- **Problem requirements**
Can you swap "nearest" for "closest" throughout the records below and write them out again with nothing else changed?
:: Given records
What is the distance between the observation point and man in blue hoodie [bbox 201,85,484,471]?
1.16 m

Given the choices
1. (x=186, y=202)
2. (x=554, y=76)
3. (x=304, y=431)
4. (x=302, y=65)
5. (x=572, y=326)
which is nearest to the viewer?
::::
- **Task response**
What is the distance between the observation point and man in blue hoodie [bbox 201,85,484,471]?
1.16 m

Given the choices
1. (x=186, y=202)
2. (x=554, y=76)
3. (x=304, y=431)
4. (x=302, y=65)
5. (x=572, y=326)
which is closest to the viewer?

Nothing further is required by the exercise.